Región

‘El funeral’, una obra para reír desde el primer minuto

14 marzo, 2018 16:01

El Teatro Calderón está de enhorabuena. En la que será su última obra de teatro, Concha Velasco estrena, bajo la dirección por primera vez en el teatro de su hijo, Manuel M. Velasco, y con la enorme compañía de Antonio Resines, ‘El funeral’, una comedia que, como la propia actriz ha descrito, es “sobrenatural y divertida, para todos los públicos”.

El estreno absoluto, el viernes 16, dará paso a un fin de semana de puro teatro en Valladolid para disfrutar de una de las mejores actrices del país, y de todos sus compañeros. En ‘El funeral’, Concha Velasco interpreta a Lucrecia Conti, una famosa actriz que ha fallecido. En el velatorio están presentes Alberto Luján, representante, interpretado por Antonio Resines, que regresa al teatro. El reparto lo completan las nietas de la protagonista, bjo la interpretación de Clara Alvarado y Cristina Abad; y un primo con parentesco lejano y desconocido, interpretado por Emmanuel Medina.

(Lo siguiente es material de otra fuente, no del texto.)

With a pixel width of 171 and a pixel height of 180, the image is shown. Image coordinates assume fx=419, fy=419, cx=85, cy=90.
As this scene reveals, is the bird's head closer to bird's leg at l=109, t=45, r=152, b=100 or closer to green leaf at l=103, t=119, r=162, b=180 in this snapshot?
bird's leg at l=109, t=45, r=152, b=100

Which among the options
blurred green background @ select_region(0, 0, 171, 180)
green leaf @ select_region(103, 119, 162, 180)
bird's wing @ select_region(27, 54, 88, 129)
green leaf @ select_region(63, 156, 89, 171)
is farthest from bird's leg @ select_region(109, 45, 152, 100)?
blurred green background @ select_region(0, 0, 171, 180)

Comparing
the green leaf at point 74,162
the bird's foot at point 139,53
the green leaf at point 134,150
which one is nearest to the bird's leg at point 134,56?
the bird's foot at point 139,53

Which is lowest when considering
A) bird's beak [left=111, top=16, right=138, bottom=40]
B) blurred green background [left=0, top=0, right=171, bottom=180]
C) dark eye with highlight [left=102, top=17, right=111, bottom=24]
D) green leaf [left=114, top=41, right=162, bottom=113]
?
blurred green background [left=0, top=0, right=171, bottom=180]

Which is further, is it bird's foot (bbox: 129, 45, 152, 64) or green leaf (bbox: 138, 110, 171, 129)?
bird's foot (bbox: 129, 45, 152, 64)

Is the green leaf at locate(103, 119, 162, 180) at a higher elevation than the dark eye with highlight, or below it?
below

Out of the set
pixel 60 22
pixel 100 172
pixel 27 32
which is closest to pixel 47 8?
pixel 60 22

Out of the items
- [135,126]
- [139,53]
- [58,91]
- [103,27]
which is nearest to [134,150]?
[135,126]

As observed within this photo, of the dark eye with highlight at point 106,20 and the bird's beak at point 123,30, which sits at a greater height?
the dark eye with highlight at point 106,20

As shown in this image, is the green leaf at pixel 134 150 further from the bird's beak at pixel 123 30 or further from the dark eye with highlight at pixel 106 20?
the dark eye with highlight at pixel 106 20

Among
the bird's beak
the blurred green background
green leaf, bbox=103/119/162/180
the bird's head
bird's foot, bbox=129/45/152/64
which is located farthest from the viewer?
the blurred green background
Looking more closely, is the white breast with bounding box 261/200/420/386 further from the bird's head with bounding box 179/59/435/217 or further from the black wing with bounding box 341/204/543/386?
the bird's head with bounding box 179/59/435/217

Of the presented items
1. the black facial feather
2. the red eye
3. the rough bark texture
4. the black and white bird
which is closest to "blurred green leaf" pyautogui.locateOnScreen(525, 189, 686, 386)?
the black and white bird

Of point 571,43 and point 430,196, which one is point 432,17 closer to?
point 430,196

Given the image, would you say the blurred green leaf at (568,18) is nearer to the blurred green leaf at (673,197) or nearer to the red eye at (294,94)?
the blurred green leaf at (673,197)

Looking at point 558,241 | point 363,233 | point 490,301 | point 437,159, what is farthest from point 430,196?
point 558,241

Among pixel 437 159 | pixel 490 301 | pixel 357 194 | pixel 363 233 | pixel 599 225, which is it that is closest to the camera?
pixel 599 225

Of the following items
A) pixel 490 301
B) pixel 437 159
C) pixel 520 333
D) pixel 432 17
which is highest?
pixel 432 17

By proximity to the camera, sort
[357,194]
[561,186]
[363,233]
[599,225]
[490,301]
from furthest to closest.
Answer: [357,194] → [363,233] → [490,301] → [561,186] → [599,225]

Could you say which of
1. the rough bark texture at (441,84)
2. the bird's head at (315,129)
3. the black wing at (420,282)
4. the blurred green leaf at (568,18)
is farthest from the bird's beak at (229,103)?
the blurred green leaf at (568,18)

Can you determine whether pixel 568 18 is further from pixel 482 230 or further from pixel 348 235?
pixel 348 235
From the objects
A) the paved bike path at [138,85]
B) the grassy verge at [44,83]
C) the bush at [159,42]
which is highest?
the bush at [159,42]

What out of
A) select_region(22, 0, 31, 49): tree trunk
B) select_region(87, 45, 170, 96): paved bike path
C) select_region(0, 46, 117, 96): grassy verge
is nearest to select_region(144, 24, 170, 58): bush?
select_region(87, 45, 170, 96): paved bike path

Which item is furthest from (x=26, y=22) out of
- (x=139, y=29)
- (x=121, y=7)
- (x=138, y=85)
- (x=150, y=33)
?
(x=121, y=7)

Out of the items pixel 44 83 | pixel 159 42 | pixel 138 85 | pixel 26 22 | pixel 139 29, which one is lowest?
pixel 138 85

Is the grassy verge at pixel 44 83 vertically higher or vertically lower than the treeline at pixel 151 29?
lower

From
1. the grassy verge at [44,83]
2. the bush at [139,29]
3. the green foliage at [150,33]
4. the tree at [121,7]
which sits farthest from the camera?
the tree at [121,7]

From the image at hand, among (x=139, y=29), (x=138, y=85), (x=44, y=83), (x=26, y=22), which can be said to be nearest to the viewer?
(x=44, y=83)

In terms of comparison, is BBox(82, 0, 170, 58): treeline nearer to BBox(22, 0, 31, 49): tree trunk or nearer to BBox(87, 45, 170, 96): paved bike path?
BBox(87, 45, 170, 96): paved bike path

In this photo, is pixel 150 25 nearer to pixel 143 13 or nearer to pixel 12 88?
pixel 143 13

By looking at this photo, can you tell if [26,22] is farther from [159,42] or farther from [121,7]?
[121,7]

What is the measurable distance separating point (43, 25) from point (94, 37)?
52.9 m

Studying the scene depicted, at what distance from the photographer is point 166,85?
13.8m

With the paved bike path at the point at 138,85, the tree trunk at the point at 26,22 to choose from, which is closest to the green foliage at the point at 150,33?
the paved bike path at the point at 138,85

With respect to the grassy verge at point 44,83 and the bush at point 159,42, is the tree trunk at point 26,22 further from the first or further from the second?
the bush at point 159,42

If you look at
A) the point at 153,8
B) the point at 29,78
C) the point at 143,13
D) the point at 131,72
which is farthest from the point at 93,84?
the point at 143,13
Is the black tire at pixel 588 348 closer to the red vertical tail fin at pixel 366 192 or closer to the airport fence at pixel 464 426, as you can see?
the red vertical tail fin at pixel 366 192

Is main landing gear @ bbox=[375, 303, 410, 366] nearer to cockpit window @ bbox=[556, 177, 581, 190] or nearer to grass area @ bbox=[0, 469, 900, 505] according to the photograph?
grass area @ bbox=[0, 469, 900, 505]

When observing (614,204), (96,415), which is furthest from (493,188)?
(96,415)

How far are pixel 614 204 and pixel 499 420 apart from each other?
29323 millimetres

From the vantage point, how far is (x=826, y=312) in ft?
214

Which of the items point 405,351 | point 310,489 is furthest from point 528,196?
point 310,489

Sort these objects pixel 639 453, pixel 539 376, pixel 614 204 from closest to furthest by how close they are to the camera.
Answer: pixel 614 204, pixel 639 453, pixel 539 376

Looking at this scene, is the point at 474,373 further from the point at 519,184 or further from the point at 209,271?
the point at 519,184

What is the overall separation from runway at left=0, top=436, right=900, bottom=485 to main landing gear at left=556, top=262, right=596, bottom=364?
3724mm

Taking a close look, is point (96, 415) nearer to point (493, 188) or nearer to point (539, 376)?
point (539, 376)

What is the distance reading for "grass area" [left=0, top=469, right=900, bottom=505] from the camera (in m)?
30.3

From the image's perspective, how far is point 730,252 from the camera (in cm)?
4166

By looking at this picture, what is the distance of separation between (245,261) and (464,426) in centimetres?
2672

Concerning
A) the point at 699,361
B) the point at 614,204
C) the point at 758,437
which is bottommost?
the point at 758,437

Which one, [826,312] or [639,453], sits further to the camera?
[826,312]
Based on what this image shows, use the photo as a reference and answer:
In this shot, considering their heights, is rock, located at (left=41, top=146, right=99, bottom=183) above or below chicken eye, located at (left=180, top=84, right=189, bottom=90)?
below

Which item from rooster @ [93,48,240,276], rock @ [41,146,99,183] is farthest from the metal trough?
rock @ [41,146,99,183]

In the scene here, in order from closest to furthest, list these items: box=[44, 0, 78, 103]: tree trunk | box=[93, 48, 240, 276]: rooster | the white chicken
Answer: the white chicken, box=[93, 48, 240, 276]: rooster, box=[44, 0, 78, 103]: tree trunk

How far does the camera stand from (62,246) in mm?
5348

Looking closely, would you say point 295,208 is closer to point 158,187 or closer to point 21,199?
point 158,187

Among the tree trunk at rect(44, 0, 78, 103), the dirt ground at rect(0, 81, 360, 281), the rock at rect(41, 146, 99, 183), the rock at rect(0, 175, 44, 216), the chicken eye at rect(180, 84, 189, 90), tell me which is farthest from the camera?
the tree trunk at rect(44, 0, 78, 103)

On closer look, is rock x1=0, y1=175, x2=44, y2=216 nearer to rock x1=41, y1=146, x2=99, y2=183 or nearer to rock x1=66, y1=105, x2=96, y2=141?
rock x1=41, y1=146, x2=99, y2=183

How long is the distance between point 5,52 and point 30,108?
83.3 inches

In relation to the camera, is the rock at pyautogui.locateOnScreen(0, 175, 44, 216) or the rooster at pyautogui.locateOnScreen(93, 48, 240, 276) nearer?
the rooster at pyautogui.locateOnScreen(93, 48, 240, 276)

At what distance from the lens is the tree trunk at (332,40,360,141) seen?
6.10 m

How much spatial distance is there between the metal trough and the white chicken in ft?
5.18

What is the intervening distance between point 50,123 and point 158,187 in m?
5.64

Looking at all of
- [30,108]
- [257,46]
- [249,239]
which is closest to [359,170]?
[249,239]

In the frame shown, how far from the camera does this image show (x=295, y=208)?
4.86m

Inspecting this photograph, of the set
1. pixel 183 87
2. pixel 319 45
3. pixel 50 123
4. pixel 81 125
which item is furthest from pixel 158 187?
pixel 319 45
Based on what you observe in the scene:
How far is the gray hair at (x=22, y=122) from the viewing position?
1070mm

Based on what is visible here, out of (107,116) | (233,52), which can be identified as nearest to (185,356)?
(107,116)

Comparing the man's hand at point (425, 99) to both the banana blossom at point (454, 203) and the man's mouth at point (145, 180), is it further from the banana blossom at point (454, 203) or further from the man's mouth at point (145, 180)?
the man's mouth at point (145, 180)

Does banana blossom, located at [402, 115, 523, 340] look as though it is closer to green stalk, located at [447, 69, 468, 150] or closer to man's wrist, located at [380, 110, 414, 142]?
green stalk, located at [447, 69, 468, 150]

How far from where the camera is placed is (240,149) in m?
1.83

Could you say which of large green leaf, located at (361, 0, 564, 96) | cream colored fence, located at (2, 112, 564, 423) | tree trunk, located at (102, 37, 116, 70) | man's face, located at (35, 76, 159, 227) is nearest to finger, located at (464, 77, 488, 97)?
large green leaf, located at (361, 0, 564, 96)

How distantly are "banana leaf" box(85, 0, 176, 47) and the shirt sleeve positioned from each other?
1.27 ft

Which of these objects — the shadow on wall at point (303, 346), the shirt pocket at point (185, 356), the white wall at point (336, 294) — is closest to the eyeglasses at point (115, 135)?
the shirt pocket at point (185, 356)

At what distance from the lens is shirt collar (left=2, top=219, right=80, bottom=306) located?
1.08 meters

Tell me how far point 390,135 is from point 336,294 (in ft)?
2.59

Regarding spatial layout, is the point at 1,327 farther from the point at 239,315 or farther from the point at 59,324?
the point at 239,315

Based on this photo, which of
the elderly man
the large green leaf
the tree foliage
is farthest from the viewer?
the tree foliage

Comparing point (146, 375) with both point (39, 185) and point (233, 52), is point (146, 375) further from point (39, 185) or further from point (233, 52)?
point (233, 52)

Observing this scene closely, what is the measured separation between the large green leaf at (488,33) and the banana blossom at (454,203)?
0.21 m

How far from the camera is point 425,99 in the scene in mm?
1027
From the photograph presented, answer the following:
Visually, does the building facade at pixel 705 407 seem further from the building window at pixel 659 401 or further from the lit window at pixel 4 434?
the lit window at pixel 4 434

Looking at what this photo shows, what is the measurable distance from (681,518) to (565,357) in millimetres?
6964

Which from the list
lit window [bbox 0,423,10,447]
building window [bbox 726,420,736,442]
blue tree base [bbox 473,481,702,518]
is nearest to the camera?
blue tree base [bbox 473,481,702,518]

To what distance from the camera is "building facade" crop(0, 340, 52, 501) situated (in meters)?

En su presentación en el Teatro Calderón, Concha y Manuel han recordado cómo se les ocurrió la idea de esta obra, que fue nada más y nada menos que en un funeral. En esa ocasión, madre e hijo compartieron una pequeña broma, que fue creciendo y creciendo hasta convertirse en lo que se podrá ver estos próximos días en las tablas pucelanas.

“Una enorme responsabilidad”

Manuel Velasco ha reconocido sentirse “absolutamente aterrado”, pero no por la obra en sí, sino por la “enorme responsabilidad que significa estrenar en el Calderón”. Eso sí, no está demasiado preocupado ya que el teatro vallisoletano “siempre les ha traído suerte”, tras presentar un cortometraje en la Seminci años atrás.

El director de ‘El Funeral’ también ha agradecido todas las facilidades que se ha ido encontrando por el camino. Primero, con Antonio Resines, quien confirmó su presencia “a los cinco minutos”. “No creo que ni se leyera el libreto", ha bromeado Manuel. Y también al resto de miembros del elenco, quienes han facilitado que esta obra sea como “un juguete” al que le han dicho todos que sí.